# Set problem
Retype all of the lines below word for word, leaving out the pictures.

Spatial reasoning records
____________
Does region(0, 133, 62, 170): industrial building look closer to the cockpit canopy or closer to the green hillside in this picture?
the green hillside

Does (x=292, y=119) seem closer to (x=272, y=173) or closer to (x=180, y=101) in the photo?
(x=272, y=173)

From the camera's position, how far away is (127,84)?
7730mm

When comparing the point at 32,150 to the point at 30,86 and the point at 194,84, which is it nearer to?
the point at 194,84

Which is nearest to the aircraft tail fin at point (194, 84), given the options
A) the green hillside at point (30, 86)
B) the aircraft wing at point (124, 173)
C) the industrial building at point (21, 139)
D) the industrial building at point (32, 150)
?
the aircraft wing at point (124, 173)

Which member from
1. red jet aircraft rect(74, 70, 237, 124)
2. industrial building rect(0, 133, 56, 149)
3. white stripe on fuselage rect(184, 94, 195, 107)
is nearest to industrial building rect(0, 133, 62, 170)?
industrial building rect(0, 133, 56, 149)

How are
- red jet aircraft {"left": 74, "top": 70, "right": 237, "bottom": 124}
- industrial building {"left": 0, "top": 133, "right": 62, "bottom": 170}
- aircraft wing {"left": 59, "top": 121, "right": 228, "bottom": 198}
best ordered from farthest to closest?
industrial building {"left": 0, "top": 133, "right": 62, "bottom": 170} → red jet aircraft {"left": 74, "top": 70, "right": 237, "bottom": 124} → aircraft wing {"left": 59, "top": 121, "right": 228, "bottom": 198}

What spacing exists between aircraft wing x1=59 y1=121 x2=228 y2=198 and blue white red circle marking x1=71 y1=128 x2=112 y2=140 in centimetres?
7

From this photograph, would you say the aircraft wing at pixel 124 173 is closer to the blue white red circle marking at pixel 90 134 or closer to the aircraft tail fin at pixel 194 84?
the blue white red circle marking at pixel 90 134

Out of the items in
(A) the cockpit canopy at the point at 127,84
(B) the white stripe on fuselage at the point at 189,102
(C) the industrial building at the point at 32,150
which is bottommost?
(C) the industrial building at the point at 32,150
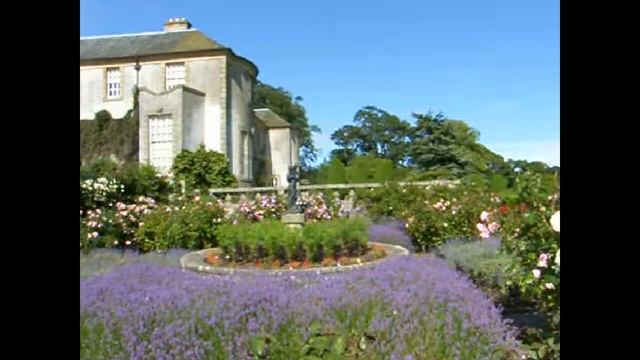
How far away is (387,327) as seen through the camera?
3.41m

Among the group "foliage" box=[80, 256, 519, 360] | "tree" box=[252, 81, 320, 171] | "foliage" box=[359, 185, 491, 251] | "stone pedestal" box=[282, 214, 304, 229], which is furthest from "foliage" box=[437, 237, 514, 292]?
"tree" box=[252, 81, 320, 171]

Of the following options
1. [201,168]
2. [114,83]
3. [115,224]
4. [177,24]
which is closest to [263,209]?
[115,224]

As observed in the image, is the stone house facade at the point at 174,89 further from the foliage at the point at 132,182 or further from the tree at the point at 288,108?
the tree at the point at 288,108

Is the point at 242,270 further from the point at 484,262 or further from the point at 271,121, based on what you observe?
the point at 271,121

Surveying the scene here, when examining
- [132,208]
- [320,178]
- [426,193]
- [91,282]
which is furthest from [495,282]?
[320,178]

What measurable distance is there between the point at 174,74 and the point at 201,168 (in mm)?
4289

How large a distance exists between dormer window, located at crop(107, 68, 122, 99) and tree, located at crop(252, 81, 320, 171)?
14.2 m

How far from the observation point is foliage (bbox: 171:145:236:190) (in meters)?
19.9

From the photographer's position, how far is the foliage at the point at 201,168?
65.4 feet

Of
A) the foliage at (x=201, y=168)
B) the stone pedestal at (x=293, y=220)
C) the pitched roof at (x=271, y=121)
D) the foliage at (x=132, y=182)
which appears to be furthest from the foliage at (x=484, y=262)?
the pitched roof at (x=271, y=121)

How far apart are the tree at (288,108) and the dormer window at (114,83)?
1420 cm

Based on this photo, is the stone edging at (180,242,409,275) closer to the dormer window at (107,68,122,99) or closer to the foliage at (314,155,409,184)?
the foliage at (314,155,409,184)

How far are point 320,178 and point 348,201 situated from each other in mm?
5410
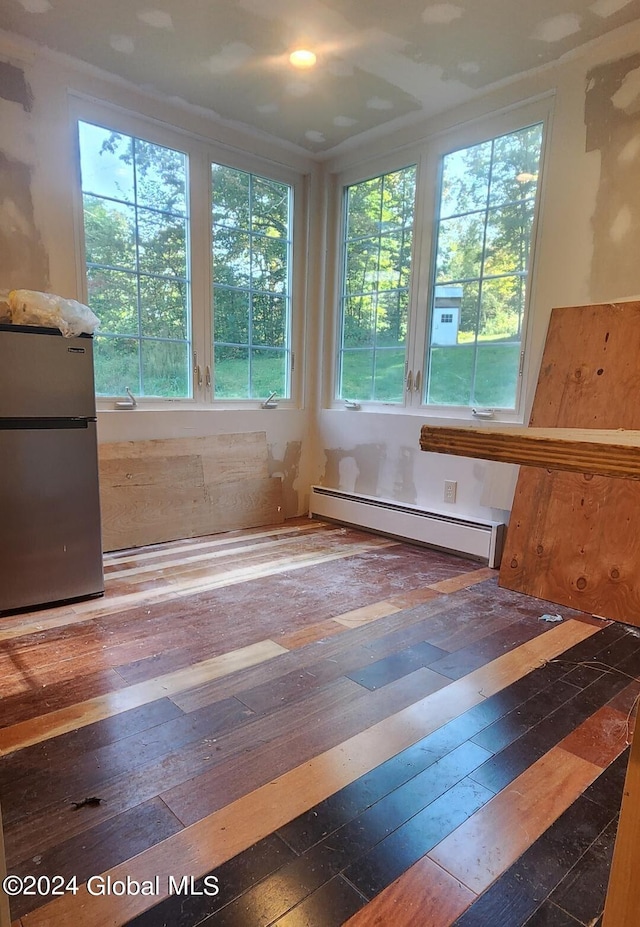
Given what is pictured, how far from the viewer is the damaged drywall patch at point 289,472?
____________
# Full solution
Does region(0, 133, 62, 170): industrial building look closer to the cockpit canopy or closer to the green hillside in this picture?
the green hillside

Does (x=292, y=119) seem closer to (x=272, y=173) or closer to (x=180, y=101) in the photo?
(x=272, y=173)

From the camera's position, how far away is (127,84)?
7730mm

When comparing the point at 32,150 to the point at 30,86 and the point at 194,84, which is it nearer to?
the point at 194,84

Which is nearest to the aircraft tail fin at point (194, 84), given the options
A) the green hillside at point (30, 86)
B) the aircraft wing at point (124, 173)
C) the industrial building at point (21, 139)
D) the industrial building at point (32, 150)
?
the aircraft wing at point (124, 173)

Which member from
1. red jet aircraft rect(74, 70, 237, 124)
2. industrial building rect(0, 133, 56, 149)
3. white stripe on fuselage rect(184, 94, 195, 107)
is nearest to industrial building rect(0, 133, 62, 170)?
industrial building rect(0, 133, 56, 149)

How are
- red jet aircraft {"left": 74, "top": 70, "right": 237, "bottom": 124}
- industrial building {"left": 0, "top": 133, "right": 62, "bottom": 170}
- aircraft wing {"left": 59, "top": 121, "right": 228, "bottom": 198}
best ordered from farthest to closest?
industrial building {"left": 0, "top": 133, "right": 62, "bottom": 170} → red jet aircraft {"left": 74, "top": 70, "right": 237, "bottom": 124} → aircraft wing {"left": 59, "top": 121, "right": 228, "bottom": 198}

What spacing exists between aircraft wing x1=59 y1=121 x2=228 y2=198 and blue white red circle marking x1=71 y1=128 x2=112 y2=140 in centimetres?
7

From this photograph, would you say the aircraft wing at pixel 124 173 is closer to the blue white red circle marking at pixel 90 134 or closer to the aircraft tail fin at pixel 194 84?
the blue white red circle marking at pixel 90 134

Out of the items in
(A) the cockpit canopy at the point at 127,84
(B) the white stripe on fuselage at the point at 189,102
(C) the industrial building at the point at 32,150
which is bottommost?
(C) the industrial building at the point at 32,150
How far away is (387,327) as seen through the camera?
3.41m

Among the group "foliage" box=[80, 256, 519, 360] | "tree" box=[252, 81, 320, 171] | "foliage" box=[359, 185, 491, 251] | "stone pedestal" box=[282, 214, 304, 229], which is furthest from "foliage" box=[437, 237, 514, 292]?
"tree" box=[252, 81, 320, 171]

Of the following options
1. [201,168]
2. [114,83]
3. [115,224]
4. [177,24]
which is closest to [263,209]?
[115,224]

As observed in the image, is the stone house facade at the point at 174,89 further from the foliage at the point at 132,182 or further from the tree at the point at 288,108?
the tree at the point at 288,108

Is the point at 242,270 further from the point at 484,262 or further from the point at 271,121, based on what you observe?
the point at 271,121

Surveying the scene here, when examining
- [132,208]
- [320,178]
- [426,193]
- [91,282]
which is furthest from [495,282]?
[320,178]

What measurable distance is there between the point at 174,74 and the point at 201,168 (in mm)?
4289

How large a distance exists between dormer window, located at crop(107, 68, 122, 99) and tree, located at crop(252, 81, 320, 171)?
14.2 m

How far from the observation point is foliage (bbox: 171:145:236:190) (in meters)?
19.9

From the photographer's position, how far is the foliage at the point at 201,168?
65.4 feet

Of
A) the foliage at (x=201, y=168)
B) the stone pedestal at (x=293, y=220)
C) the pitched roof at (x=271, y=121)
D) the foliage at (x=132, y=182)
which appears to be furthest from the foliage at (x=484, y=262)?
the pitched roof at (x=271, y=121)

How far apart are the tree at (288,108) and the dormer window at (114,83)?
1420 cm

Based on this photo, is the stone edging at (180,242,409,275) closer to the dormer window at (107,68,122,99) or closer to the foliage at (314,155,409,184)?
the foliage at (314,155,409,184)

How far are point 320,178 and point 348,201 situated from each other in mm?
5410
Given what is pictured, how far from the viewer is the damaged drywall patch at point 289,472?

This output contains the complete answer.